Speaker
Description
High-multiplicity proton-proton collisions at LHC show the onset of phenomena typical of heavy-ion collisions, such as collective effects, suppression of short-lived resonances, and strangeness enhancement. These effects, whose origin is still under debate, suggest a complex particle production mechanism whose relative contributions evolve smoothly going from low to high multiplicity collisions. Light-flavor hadrons are the most abundant particles produced in pp collisions and multi-differential measurements of their production yields play a key role in the study of the hadronization mechanism.

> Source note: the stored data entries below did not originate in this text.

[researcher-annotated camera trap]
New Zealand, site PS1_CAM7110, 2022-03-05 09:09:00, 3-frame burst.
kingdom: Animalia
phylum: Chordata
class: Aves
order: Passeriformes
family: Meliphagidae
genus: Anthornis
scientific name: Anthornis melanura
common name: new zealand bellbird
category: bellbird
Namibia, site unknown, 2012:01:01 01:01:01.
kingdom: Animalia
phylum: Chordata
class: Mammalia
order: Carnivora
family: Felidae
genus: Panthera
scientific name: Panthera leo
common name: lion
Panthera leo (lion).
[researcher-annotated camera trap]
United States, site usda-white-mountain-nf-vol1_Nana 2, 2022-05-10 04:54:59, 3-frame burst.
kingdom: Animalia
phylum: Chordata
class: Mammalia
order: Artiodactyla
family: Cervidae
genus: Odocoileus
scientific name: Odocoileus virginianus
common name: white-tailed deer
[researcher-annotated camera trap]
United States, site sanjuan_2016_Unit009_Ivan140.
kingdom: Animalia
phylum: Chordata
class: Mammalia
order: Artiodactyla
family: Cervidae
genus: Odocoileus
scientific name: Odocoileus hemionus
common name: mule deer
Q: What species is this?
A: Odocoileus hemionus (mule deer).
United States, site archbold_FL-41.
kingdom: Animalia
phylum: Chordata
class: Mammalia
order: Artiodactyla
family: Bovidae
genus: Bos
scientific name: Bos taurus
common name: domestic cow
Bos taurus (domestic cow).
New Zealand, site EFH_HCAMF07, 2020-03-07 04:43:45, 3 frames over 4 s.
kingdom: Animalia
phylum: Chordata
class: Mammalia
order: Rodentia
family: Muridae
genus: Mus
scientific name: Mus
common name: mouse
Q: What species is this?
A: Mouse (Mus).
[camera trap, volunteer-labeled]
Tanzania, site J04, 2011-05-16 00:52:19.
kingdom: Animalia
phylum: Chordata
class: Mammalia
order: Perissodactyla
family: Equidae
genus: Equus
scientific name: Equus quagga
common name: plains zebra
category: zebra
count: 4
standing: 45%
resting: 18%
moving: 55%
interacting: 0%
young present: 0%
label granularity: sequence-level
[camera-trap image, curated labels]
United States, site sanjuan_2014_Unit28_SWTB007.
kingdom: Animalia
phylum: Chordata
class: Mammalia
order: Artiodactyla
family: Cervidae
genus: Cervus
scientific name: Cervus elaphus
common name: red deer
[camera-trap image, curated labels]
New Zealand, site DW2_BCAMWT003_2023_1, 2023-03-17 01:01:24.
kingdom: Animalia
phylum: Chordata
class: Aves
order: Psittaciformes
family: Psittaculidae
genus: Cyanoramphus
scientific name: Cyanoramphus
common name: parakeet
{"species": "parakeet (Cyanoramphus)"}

In this contribution, recent measurements of light-flavor hadron production as a function of the charged-particle multiplicity and the (unweighted) transverse spherocity in pp collisions are presented and discussed in the context of phenomenological models implemented in general-purpose Monte Carlo generators. These results are complemented by detailed measurements of the neutral pion, eta, and omega mesons in several multiplicity classes in pp collisions at $\sqrt{s}$ = 13 TeV up to an unprecedented high $p_{\rm T}$. These measurements allow a test of perturbative QCD calculations and represent an important baseline for heavy-ion studies. Finally, preliminary results that show the ALICE performance in measuring particle production using the newest 900 GeV pp data sample collected in October 2021 will also be presented.